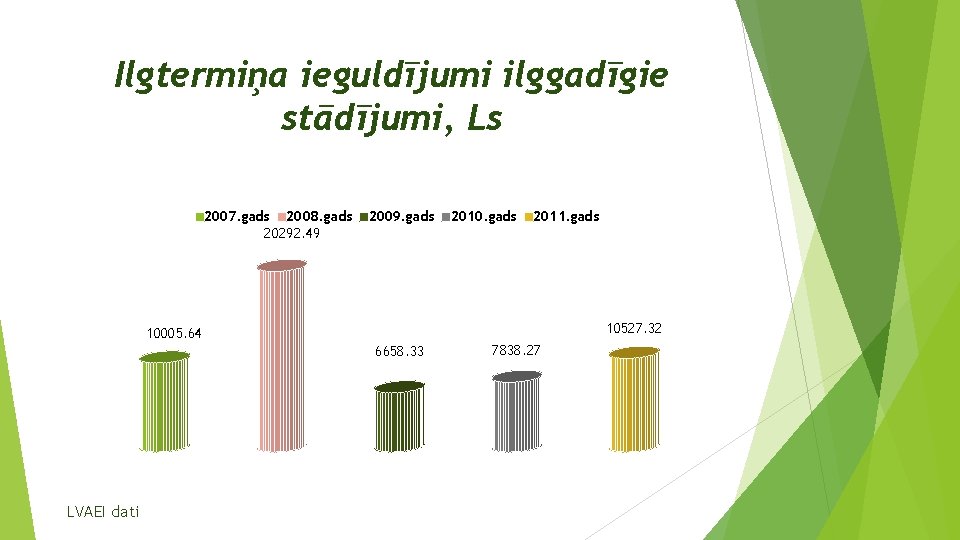 Ilgtermiņa ieguldījumi ilggadīgie stādījumi, Ls

2007.gads 2008.gads 2009.gads 2010.gads 2011.gads

20292.49

10005.64

6658.33

7838.27

10527.32

LVAEI dati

What this task involves
Print the listing exactly, pictures excluded.

Solution for this exercise
 Ilgtermiņa ieguldījumi ilggadīgie stādījumi, Ls

2007.gads 2008.gads 2009.gads 2010.gads 2011.gads

20292.49

10005.64

6658.33

7838.27

10527.32

LVAEI dati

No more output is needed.